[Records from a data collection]

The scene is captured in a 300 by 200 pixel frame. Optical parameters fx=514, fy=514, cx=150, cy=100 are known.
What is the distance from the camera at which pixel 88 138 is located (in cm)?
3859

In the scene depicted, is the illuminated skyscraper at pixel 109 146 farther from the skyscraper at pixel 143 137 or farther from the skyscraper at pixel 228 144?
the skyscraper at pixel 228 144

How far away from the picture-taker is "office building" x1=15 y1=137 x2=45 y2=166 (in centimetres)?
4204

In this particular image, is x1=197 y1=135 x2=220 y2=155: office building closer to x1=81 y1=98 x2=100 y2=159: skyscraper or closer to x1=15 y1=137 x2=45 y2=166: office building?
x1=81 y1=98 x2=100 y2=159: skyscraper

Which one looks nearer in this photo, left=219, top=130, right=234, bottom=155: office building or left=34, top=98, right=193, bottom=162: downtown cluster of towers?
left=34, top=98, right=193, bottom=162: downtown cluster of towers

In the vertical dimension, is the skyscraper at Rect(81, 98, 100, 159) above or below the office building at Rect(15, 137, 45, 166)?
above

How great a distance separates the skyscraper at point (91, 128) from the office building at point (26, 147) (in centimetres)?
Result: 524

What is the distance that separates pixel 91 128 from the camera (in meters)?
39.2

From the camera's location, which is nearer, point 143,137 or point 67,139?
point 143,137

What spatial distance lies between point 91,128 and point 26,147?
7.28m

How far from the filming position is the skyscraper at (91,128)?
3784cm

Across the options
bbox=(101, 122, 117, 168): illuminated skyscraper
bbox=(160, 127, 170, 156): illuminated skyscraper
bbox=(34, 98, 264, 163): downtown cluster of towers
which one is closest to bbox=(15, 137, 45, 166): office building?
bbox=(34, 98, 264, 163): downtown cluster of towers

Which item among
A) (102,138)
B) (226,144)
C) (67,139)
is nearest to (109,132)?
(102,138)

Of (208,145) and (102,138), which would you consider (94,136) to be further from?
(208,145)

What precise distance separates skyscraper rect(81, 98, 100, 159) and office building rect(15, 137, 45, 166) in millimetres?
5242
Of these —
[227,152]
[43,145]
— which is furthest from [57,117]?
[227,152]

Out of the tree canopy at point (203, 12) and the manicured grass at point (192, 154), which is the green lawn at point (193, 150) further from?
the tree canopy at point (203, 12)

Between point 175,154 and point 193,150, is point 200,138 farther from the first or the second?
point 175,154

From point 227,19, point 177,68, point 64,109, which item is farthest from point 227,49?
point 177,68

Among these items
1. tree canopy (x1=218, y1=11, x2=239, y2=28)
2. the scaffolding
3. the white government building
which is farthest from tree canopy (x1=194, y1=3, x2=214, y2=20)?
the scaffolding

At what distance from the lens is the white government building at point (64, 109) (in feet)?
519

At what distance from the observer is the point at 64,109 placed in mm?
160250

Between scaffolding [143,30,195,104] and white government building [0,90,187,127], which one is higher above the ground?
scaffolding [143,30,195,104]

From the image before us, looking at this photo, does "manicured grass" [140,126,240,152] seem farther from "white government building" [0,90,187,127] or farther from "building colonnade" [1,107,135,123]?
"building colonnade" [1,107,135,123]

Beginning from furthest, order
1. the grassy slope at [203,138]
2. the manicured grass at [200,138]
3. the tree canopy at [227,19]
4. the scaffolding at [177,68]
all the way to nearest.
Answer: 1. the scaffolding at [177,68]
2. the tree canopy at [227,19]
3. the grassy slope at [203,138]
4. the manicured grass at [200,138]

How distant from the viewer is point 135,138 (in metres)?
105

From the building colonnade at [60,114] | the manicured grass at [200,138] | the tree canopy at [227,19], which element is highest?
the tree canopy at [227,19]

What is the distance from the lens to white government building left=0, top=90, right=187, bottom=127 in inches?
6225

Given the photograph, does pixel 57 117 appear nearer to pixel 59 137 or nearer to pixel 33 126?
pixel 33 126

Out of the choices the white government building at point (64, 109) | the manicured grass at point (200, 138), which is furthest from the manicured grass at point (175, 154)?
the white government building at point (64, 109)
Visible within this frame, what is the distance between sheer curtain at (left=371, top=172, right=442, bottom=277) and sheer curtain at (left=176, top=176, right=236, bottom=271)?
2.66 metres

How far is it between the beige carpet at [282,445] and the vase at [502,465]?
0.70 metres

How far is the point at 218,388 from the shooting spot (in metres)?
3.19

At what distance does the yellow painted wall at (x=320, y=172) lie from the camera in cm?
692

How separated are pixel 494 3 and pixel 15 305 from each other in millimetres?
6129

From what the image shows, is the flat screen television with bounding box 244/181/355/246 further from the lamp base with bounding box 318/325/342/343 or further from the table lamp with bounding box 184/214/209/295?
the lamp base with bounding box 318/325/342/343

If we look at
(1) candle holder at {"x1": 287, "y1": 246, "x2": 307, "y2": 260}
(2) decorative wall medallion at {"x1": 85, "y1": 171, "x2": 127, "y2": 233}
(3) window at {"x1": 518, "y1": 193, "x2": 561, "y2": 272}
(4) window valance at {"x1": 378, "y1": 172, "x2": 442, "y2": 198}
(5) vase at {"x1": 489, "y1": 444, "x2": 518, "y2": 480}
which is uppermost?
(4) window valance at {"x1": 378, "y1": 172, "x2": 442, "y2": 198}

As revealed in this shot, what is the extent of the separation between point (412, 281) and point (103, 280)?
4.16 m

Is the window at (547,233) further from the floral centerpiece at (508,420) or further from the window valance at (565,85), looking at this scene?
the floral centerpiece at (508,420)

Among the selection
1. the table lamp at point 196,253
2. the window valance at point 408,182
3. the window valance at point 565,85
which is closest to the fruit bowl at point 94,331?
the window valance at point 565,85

REQUIREMENT: All of the data shown above must be copied exactly.

COMPLETED TASK:
The scene is captured in a 300 by 200 pixel frame. Optical parameters fx=514, fy=514, cx=150, cy=100 are known.
What is the distance from the camera at which pixel 88 138 is located (in cm)?
3859

In the scene depicted, is the illuminated skyscraper at pixel 109 146 farther from the skyscraper at pixel 143 137 or farther from the skyscraper at pixel 228 144?
the skyscraper at pixel 228 144

How far away from the picture-taker is "office building" x1=15 y1=137 x2=45 y2=166 (in centimetres)?
4204

In this particular image, is x1=197 y1=135 x2=220 y2=155: office building closer to x1=81 y1=98 x2=100 y2=159: skyscraper or closer to x1=15 y1=137 x2=45 y2=166: office building?
x1=81 y1=98 x2=100 y2=159: skyscraper

Which one looks nearer in this photo, left=219, top=130, right=234, bottom=155: office building or left=34, top=98, right=193, bottom=162: downtown cluster of towers?
left=34, top=98, right=193, bottom=162: downtown cluster of towers

In the vertical dimension, is the skyscraper at Rect(81, 98, 100, 159) above or below the office building at Rect(15, 137, 45, 166)?
above

How great a distance separates the skyscraper at point (91, 128) from the office building at point (26, 147) (in centimetres)?
Result: 524

What is the distance that separates pixel 91 128 from the camera (in meters)?
39.2

From the camera's location, which is nearer, point 143,137 or point 67,139?
point 143,137

What spatial distance lies between point 91,128 and point 26,147?
7.28m

How far from the filming position is the skyscraper at (91,128)?
3784cm

Across the options
bbox=(101, 122, 117, 168): illuminated skyscraper
bbox=(160, 127, 170, 156): illuminated skyscraper
bbox=(34, 98, 264, 163): downtown cluster of towers
which one is closest to bbox=(15, 137, 45, 166): office building?
bbox=(34, 98, 264, 163): downtown cluster of towers

Which item among
A) (102,138)
B) (226,144)
C) (67,139)
is nearest to (109,132)?
(102,138)

Of (208,145) and (102,138), which would you consider (94,136) to be further from?
(208,145)

What precise distance separates skyscraper rect(81, 98, 100, 159) and office building rect(15, 137, 45, 166) in millimetres?
5242
Of these —
[227,152]
[43,145]
— which is furthest from [57,117]?
[227,152]

Out of the tree canopy at point (203, 12) and the manicured grass at point (192, 154), which is the green lawn at point (193, 150) further from?
the tree canopy at point (203, 12)

Between point 175,154 and point 193,150, is point 200,138 farther from the first or the second?
point 175,154

From point 227,19, point 177,68, point 64,109, which item is farthest from point 227,49?
point 177,68

Among these items
1. tree canopy (x1=218, y1=11, x2=239, y2=28)
2. the scaffolding
3. the white government building
which is farthest from tree canopy (x1=194, y1=3, x2=214, y2=20)?
the scaffolding

At what distance from the lens is the white government building at point (64, 109) (in feet)?
519

At what distance from the observer is the point at 64,109 placed in mm?
160250

Between scaffolding [143,30,195,104] and white government building [0,90,187,127], which one is higher above the ground?
scaffolding [143,30,195,104]

From the image before us, looking at this photo, does "manicured grass" [140,126,240,152] seem farther from "white government building" [0,90,187,127] or farther from "building colonnade" [1,107,135,123]?
"building colonnade" [1,107,135,123]

Beginning from furthest, order
1. the grassy slope at [203,138]
2. the manicured grass at [200,138]
3. the tree canopy at [227,19]
4. the scaffolding at [177,68]
all the way to nearest.
Answer: 1. the scaffolding at [177,68]
2. the tree canopy at [227,19]
3. the grassy slope at [203,138]
4. the manicured grass at [200,138]

How distant from the viewer is point 135,138 (in metres)?
105

From the building colonnade at [60,114] | the manicured grass at [200,138] | the tree canopy at [227,19], which element is highest?
the tree canopy at [227,19]

What is the distance from the lens to white government building left=0, top=90, right=187, bottom=127 in inches?
6225

Given the photograph, does pixel 57 117 appear nearer to pixel 59 137 or nearer to pixel 33 126?
pixel 33 126

Out of the choices the white government building at point (64, 109) | the manicured grass at point (200, 138), which is furthest from the manicured grass at point (175, 154)?
the white government building at point (64, 109)
Visible within this frame, what is the distance between sheer curtain at (left=371, top=172, right=442, bottom=277) and sheer curtain at (left=176, top=176, right=236, bottom=271)?
2.66 metres

How far is it between the beige carpet at [282,445] and the vase at [502,465]?
0.70 metres

How far is the point at 218,388 from the shooting spot (in metres)?
3.19

At what distance does the yellow painted wall at (x=320, y=172) lie from the camera in cm?
692

How separated are pixel 494 3 and pixel 15 305 from each other in millimetres?
6129

From what the image shows, is the flat screen television with bounding box 244/181/355/246 further from the lamp base with bounding box 318/325/342/343 or further from the table lamp with bounding box 184/214/209/295?
the lamp base with bounding box 318/325/342/343

If we look at
(1) candle holder at {"x1": 287, "y1": 246, "x2": 307, "y2": 260}
(2) decorative wall medallion at {"x1": 85, "y1": 171, "x2": 127, "y2": 233}
(3) window at {"x1": 518, "y1": 193, "x2": 561, "y2": 272}
(4) window valance at {"x1": 378, "y1": 172, "x2": 442, "y2": 198}
(5) vase at {"x1": 489, "y1": 444, "x2": 518, "y2": 480}
which is uppermost?
(4) window valance at {"x1": 378, "y1": 172, "x2": 442, "y2": 198}

As revealed in this shot, what is the extent of the separation between point (412, 281) and point (103, 280)?
4.16 m

Is the window at (547,233) further from the floral centerpiece at (508,420) or further from the window valance at (565,85), looking at this scene?
the floral centerpiece at (508,420)

Among the selection
1. the table lamp at point 196,253
2. the window valance at point 408,182
3. the window valance at point 565,85
which is closest to the fruit bowl at point 94,331?
the window valance at point 565,85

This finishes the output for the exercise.